Requirements: Report every line in the entries below that contains the word "window", copying each such line in full. Case counts.

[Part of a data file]
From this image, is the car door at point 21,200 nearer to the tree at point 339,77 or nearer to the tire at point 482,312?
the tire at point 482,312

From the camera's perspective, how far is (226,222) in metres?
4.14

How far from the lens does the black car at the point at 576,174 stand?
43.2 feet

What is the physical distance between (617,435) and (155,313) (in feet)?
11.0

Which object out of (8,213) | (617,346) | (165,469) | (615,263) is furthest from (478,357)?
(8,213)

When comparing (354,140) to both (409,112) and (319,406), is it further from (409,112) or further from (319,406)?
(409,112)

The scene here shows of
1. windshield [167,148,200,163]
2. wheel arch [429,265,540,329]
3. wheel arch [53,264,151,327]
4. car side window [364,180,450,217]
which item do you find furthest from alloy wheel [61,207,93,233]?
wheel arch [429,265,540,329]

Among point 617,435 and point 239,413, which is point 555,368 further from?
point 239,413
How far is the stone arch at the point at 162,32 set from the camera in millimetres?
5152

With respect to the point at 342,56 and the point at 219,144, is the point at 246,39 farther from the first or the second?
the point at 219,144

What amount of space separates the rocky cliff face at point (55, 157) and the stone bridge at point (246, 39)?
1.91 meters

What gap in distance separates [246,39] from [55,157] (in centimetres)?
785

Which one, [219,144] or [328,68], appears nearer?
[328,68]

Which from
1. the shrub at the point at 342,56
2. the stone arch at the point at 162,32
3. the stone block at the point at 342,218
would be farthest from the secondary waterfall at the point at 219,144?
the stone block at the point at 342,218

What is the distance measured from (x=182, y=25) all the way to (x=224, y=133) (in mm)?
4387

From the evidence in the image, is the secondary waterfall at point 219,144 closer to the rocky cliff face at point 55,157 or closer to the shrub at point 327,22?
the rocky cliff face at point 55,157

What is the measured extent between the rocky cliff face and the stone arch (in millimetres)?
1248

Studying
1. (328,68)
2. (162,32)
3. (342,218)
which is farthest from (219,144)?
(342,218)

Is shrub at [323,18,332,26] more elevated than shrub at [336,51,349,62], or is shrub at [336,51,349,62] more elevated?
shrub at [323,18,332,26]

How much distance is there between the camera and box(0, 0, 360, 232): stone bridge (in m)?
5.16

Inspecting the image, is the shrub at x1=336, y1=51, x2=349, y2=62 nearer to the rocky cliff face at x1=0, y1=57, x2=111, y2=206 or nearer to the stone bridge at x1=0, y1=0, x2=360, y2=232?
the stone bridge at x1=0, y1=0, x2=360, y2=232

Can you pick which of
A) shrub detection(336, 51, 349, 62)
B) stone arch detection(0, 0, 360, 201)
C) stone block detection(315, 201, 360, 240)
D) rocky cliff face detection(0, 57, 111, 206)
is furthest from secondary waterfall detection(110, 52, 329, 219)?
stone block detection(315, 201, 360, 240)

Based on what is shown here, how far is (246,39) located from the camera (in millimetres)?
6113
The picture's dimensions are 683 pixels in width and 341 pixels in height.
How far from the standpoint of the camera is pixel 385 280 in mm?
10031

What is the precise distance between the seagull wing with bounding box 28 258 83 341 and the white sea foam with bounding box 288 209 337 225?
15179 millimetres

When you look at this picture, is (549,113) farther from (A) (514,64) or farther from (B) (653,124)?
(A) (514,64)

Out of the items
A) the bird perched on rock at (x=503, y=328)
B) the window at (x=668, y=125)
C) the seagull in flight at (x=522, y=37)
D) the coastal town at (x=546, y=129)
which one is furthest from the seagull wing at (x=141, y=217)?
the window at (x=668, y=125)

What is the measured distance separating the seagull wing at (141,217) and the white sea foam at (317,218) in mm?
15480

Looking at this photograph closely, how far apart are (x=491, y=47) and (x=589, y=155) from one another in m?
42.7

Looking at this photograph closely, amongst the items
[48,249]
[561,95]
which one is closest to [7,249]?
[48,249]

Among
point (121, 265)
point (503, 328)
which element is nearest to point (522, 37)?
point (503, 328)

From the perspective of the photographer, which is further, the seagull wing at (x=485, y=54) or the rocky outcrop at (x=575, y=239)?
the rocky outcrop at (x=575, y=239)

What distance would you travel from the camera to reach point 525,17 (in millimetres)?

--

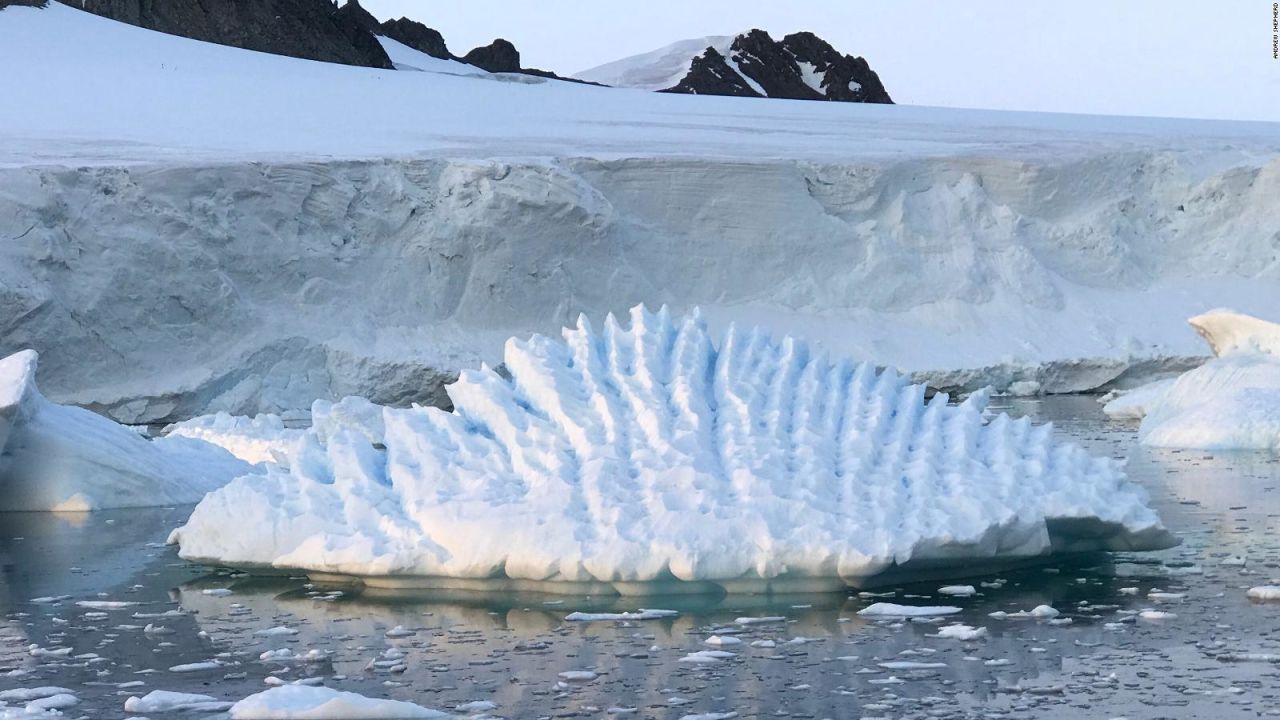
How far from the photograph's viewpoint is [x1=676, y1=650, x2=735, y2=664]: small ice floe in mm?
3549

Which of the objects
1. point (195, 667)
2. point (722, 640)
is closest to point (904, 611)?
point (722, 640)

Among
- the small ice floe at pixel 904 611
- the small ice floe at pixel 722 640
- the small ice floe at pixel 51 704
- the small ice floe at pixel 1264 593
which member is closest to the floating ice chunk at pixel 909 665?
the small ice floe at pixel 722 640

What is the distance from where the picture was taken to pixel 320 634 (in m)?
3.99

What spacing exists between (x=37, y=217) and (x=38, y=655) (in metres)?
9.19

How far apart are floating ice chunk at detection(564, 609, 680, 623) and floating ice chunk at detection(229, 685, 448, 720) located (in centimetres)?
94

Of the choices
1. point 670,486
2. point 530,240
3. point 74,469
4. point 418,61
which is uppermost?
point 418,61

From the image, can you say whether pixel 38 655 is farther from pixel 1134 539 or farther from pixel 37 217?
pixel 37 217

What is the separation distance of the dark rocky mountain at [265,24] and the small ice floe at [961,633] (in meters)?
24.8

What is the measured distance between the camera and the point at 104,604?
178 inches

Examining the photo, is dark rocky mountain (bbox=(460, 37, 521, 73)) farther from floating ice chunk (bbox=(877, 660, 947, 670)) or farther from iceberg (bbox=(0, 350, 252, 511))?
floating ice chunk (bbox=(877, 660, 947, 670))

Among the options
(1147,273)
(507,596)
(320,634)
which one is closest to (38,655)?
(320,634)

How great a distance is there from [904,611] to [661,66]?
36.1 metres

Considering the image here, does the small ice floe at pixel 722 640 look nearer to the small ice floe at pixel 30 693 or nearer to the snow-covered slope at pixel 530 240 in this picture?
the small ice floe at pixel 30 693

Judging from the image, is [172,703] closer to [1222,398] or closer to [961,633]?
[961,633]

--

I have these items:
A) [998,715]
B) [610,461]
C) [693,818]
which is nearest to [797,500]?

Problem solution:
4. car side window [364,180,450,217]
B) the window at (x=668, y=125)
the window at (x=668, y=125)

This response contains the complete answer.